WRITTEN REQUEST:
Print exactly the lines from the one containing "What is the distance at" through the last line of the records below, both included, and nothing else; omit any pictures.

Part of a data file:
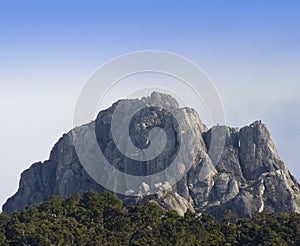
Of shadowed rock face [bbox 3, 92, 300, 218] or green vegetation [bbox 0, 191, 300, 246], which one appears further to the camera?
shadowed rock face [bbox 3, 92, 300, 218]

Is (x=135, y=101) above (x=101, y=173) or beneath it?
above

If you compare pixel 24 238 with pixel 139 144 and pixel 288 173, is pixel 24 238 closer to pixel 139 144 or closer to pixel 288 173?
pixel 139 144

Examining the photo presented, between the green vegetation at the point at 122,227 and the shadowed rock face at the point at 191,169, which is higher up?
the shadowed rock face at the point at 191,169

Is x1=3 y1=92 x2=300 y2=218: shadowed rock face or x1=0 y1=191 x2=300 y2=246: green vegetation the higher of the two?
x1=3 y1=92 x2=300 y2=218: shadowed rock face

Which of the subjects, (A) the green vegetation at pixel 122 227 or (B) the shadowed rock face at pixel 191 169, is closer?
(A) the green vegetation at pixel 122 227

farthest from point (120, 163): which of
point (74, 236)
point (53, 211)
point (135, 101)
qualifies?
point (74, 236)

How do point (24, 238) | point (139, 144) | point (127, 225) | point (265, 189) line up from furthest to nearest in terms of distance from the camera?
point (139, 144), point (265, 189), point (127, 225), point (24, 238)
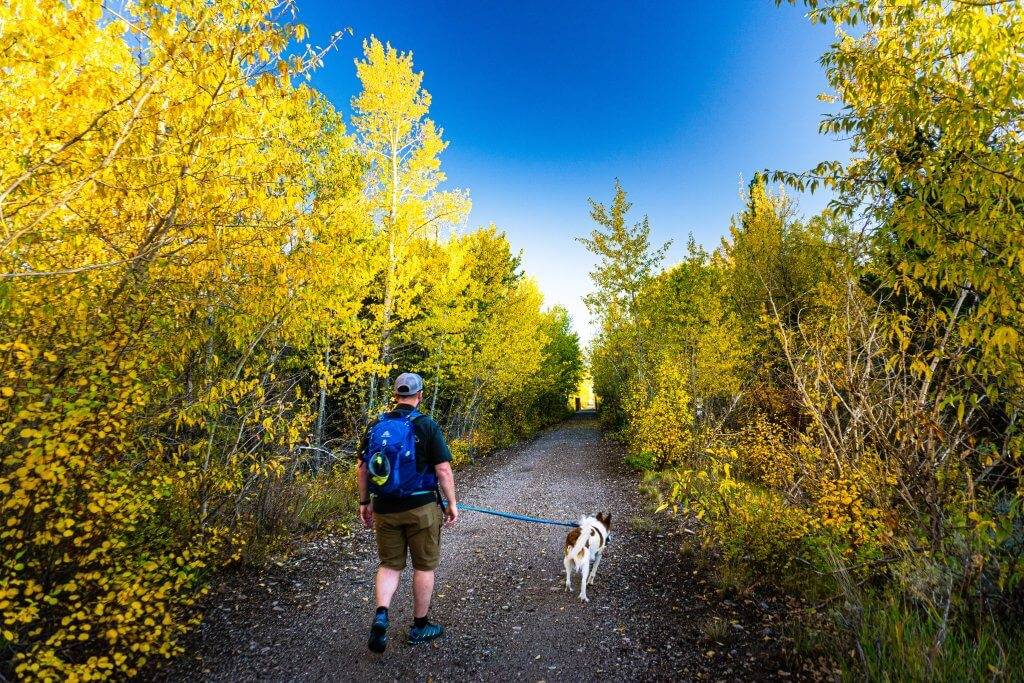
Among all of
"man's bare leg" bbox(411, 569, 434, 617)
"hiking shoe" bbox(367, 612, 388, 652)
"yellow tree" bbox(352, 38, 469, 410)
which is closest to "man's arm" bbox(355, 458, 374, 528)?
"man's bare leg" bbox(411, 569, 434, 617)

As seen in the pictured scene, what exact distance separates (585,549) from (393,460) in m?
2.43

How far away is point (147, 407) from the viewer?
159 inches

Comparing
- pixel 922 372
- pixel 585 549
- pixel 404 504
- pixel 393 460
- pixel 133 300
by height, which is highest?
pixel 133 300

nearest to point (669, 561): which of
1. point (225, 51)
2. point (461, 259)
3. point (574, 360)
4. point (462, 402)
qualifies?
point (225, 51)

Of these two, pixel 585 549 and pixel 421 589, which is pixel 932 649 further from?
pixel 421 589

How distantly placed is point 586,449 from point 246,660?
14.6 metres

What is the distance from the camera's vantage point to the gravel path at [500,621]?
3498mm

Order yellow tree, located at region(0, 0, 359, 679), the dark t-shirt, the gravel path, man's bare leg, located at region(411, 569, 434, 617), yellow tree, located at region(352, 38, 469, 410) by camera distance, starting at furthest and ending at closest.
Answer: yellow tree, located at region(352, 38, 469, 410), man's bare leg, located at region(411, 569, 434, 617), the dark t-shirt, the gravel path, yellow tree, located at region(0, 0, 359, 679)

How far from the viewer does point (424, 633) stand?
3.83m

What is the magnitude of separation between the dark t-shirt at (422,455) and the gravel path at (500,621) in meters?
1.21

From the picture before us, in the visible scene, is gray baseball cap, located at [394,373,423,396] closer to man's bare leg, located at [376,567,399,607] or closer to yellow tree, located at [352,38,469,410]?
man's bare leg, located at [376,567,399,607]

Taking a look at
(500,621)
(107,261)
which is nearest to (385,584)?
(500,621)

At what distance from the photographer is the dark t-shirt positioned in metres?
3.60

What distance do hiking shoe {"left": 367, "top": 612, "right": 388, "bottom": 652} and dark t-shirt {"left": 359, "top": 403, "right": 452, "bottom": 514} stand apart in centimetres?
85
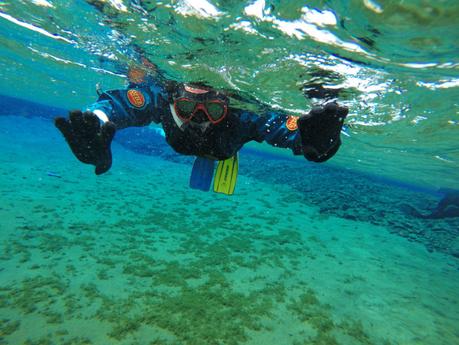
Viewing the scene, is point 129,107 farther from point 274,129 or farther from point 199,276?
point 199,276

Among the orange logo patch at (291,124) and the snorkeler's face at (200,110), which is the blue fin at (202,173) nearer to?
the snorkeler's face at (200,110)

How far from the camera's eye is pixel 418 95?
7.14m

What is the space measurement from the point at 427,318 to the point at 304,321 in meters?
3.02

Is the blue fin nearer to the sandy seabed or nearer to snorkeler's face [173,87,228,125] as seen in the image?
snorkeler's face [173,87,228,125]

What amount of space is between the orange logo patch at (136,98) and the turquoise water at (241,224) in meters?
2.44

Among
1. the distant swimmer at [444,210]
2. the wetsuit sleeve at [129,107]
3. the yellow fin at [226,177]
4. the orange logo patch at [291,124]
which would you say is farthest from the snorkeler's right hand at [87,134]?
the distant swimmer at [444,210]

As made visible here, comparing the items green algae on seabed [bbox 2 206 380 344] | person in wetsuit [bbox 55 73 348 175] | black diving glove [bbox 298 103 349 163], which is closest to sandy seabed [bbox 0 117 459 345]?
green algae on seabed [bbox 2 206 380 344]

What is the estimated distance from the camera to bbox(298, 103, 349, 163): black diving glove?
2.95m

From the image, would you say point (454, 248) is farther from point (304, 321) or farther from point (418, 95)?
point (304, 321)

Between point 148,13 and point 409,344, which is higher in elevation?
point 148,13

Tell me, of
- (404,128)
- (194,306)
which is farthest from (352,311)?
(404,128)

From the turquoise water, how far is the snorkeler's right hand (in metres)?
2.73

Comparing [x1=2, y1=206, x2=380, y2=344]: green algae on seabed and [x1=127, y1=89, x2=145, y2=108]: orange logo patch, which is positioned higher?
[x1=127, y1=89, x2=145, y2=108]: orange logo patch

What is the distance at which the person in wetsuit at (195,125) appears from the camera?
9.80 feet
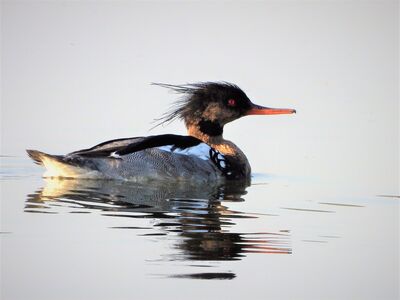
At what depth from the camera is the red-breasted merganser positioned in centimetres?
1063

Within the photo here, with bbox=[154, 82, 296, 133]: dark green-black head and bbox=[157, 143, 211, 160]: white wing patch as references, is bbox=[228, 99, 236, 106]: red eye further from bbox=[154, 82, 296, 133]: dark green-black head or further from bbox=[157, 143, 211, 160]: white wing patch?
bbox=[157, 143, 211, 160]: white wing patch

EXPECTED ANSWER:
What is the distance at which the person in wetsuit at (195,125) appears from the camera?
9.80 feet
At what depth from the camera is the red-breasted merganser positioned in centimetres?
1063

Within the photo here, with bbox=[154, 82, 296, 133]: dark green-black head and bbox=[157, 143, 211, 160]: white wing patch as references, is bbox=[228, 99, 236, 106]: red eye further from bbox=[154, 82, 296, 133]: dark green-black head or further from bbox=[157, 143, 211, 160]: white wing patch?
bbox=[157, 143, 211, 160]: white wing patch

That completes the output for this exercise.